Corpo fora

É hora de tirar o corpo fora. Lotes de bolsonarista agora se dizem inocentes, democratas desde criancinha e ofendidos com as barbaridades cometidas contra os Três Poderes da República. Notórios trogloditas pedem desculpas por notícias falsas que disseminaram nas redes sociais.

Outros juram de pés juntos que foram agentes do comunismo local e da Internacional Socialista que quebraram tudo que viam pela frente na bucólica tarde em que os patriotas resolveram fazer turismo na Esplanada dos Ministérios, apenas para quebrar a monotonia do acampamento democrático em frente ao QG do Exército em Brasília. Afinal, ninguém é de ferro e gente do bem, mas nem tanto, também precisa dar uma relaxada no dia do descanso do Senhor.

Impressionante a conversão em tempo recorde. Nem os jesuítas com seus catecismos, cruzes, orações e a proteção dos soldados da Colônia tiveram tanto sucesso na conversão à força de índios e negros por essas bandas. Demoraram séculos e assim mesmo não conseguiram eliminar as crenças ancestrais de suas vítimas. Babam de inveja dos convertidos atuais.

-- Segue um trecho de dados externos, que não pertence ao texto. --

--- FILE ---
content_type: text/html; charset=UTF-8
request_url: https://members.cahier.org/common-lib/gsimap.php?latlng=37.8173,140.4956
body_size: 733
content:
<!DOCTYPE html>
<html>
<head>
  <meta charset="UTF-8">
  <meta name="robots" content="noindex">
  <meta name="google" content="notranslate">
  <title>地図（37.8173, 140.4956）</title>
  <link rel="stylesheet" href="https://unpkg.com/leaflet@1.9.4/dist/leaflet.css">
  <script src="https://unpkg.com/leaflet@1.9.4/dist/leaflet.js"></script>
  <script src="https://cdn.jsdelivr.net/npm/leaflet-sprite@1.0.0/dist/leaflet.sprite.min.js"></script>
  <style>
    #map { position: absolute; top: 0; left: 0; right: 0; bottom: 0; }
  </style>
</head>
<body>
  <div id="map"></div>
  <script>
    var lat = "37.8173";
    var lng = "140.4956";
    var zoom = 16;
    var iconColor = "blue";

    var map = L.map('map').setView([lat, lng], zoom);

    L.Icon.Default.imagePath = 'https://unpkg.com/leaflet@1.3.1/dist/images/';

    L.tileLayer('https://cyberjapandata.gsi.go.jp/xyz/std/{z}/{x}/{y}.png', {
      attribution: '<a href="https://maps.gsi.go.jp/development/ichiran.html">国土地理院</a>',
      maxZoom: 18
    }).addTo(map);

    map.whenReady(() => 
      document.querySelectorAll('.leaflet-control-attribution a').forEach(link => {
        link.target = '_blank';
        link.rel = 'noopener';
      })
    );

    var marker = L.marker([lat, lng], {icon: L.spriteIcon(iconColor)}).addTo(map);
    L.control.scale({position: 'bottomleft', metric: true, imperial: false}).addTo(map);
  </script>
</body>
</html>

O que aconteceu para tão súbita transformação não tem a complexidade das teses sociológicas. É simples como borrar-se nas calças. Acrescido de uma dor terrível nos bolsos da frente e de trás das mesmas, pois os mentores tanto quanto os executores terão de indenizar o erário dos prejuízos materiais da barbárie, algo que monta no momento a R$ 6,5 milhões somente na Câmara e no Senado, numa conta ainda por baixo. A coisa toda vai passar fácil dos R$ 20 milhões, nos três palácios.

Quando espetarem a conta no peito dos patriotas, a chiadeira vai voltar. Não sei se farão mais acampamentos na frente dos quartéis para chorarem as misérias, ou se farão bloqueios nas estradas, na frente das refinarias, como queriam quando tudo eram flores. Agora que fedeu, creio que chegou a hora dos adevogados faturarem, entrando em cena para dar nó em pingos d’água. São aqueles que, em vez da Advocacia, exercem a adevocacia, um mix mal cheiroso da primeira com a arte de penetrar como tatus nas brechas das leis para delas tirar proveitos incalculáveis. Essa parte da farsa, aliás, já começou.

O bolsonarismo vai sobreviver ao seu criador. Grande parte do rebanho já era bolsonarista muito tempo antes dele. O nazifascismo brasileiro é coisa antiga, remonta aos integralistas da intentona de 1937, que fracassou como a dos stalinistas de 1935 – mas esses mudaram, aqueles não. Os comunistas de 35 desapareceram ideologicamente quando Nikita Kruschev denunciou os crimes de Stalin à URSS e ao mundo, no XX Congresso do PCUS em 1956. Aqui ninguém fez isso com os camisas verdes de Plínio Salgado. O fascismo permaneceu, disputando eleições, conspirando a céu aberto. Em 1964 tomaram o poder num golpe de estado militar retrógrado e elitista que teve o apoio escancarado dos EUA.

Mas 83% dos eleitores bolsonaristas condenaram a barbárie. Esse é um número importante, revelado em pesquisa do Datafolha. Mais de 90% dos evangélicos condenaram a depredação, achando que o choro é livre mas não se deve partir para a briga por causa disso.  O castelo de areia sobre o qual se apóiam as mensagens de ódio do bolsonarismo está fazendo água. Não vai cair de todo, mas será reduzido a sua insignificância.

Fizeram tanta arminha com os dedos nos últimos quatro anos que acabaram atirando contra a própria cabeça oito dias depois de acabado o jogo. Os atentados de 8/1 detonaram a a aliança bolsonarista com o PL, alçado por eles à posição de maior partido do Congresso Nacional. Muitos já ensaiam ir para a base de apoio do governo Lula, quem diria, para entregar os anéis e salvar os dedos. Quem viver, verá.

O Brasil não é mesmo para principiantes.

Nelson Merlin é jornalista aposentado.